British church minister and astronomer

Reverend Thomas Dick (24 November 1774 – 29 July 1857), was a British church minister, science teacher and writer, known for his works on astronomy and practical philosophy, combining science and Christianity, and arguing for a harmony between the two.

==Life and career==

===Early life===

Thomas was brought up in the strict tenets of the Presbyterian United Secession Church of Scotland. His father, Mungo Dick, was a small linen manufacturer, and he raised Thomas to work in this trade. When he was nine years old, he saw a brilliant meteor and this sparked a passion for astronomy. He read, sometimes even when seated at the loom, every book on the subject within his reach. He acquired an old pair of spectacles, contrived a machine for grinding the lenses to the proper shape, mounted them in pasteboard tubes, and began celestial observations. His parents, at first afflicted by his eccentricities, let him choose his own lifestyle when he was sixteen years old.

===Education===

Dick became assistant at a school in Dundee, and in 1794 entered the University of Edinburgh, supporting himself by private tuition.
His philosophical and theological studies terminated, he set up a school at Dundee, took out a licence to preach in 1801, and officiated as probationer during some years at Stirling and elsewhere. After about fifteen months, he was excommunicated and lost his job there due to an affair with his servant. An invitation from the patrons to act as teacher in the Secession School at Methven resulted in a ten years' residence there, distinguished by efforts on his part towards popular improvement, including a zealous promotion of the study of science, the foundation of a people's library, and what was substantially a mechanic's institute. Under the name Literary and Philosophical Societies, adapted to the middling and lower ranks of the community, the extension of such establishments was recommended by him in five papers published in the Monthly Magazine in 1814; and, a year or two later, a society was organised near London on the principles there laid down, of which he was elected an honorary member.
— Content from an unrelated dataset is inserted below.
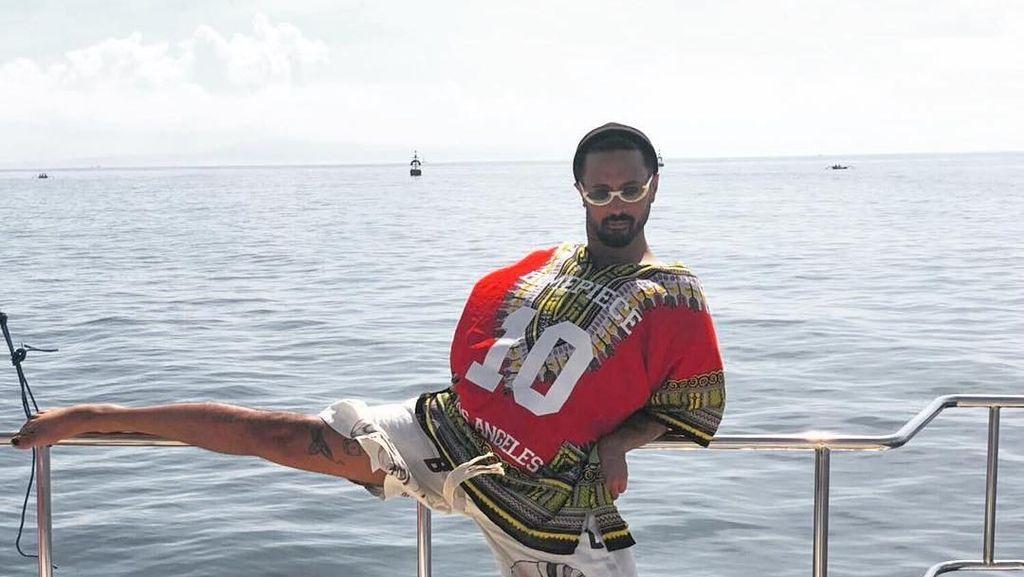 Foto: Intip, Liburannya Pangeran Arab di Bali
As an undergraduate, Dick had several noteworthy classmates at the University of Edinburgh including Robert Brown, Joseph Black and Robert Jameson.

===Writing career===

On leaving Methven, Dick spent another decade as a teacher in Perth. During this interval he made his first independent appearance as an author. The Christian Philosopher, or the Connexion of Science and Philosophy with Religion, was published first during 1823.
Several new editions were published during the next few years, the eighth edition being published in Glasgow during 1842. Its success determined the author's vocation to literature. He finally gave up school teaching in 1827, and built himself a small cottage- Forthill, later Herschel House- fitted up with an observatory and library, on a hill overlooking the Tay at Broughty Ferry, near Dundee. Here he wrote a number of works, scientific, philosophical, and religious, which acquired prompt and wide popularity both in the United Kingdom and the United States, and which are available on the internet and in print.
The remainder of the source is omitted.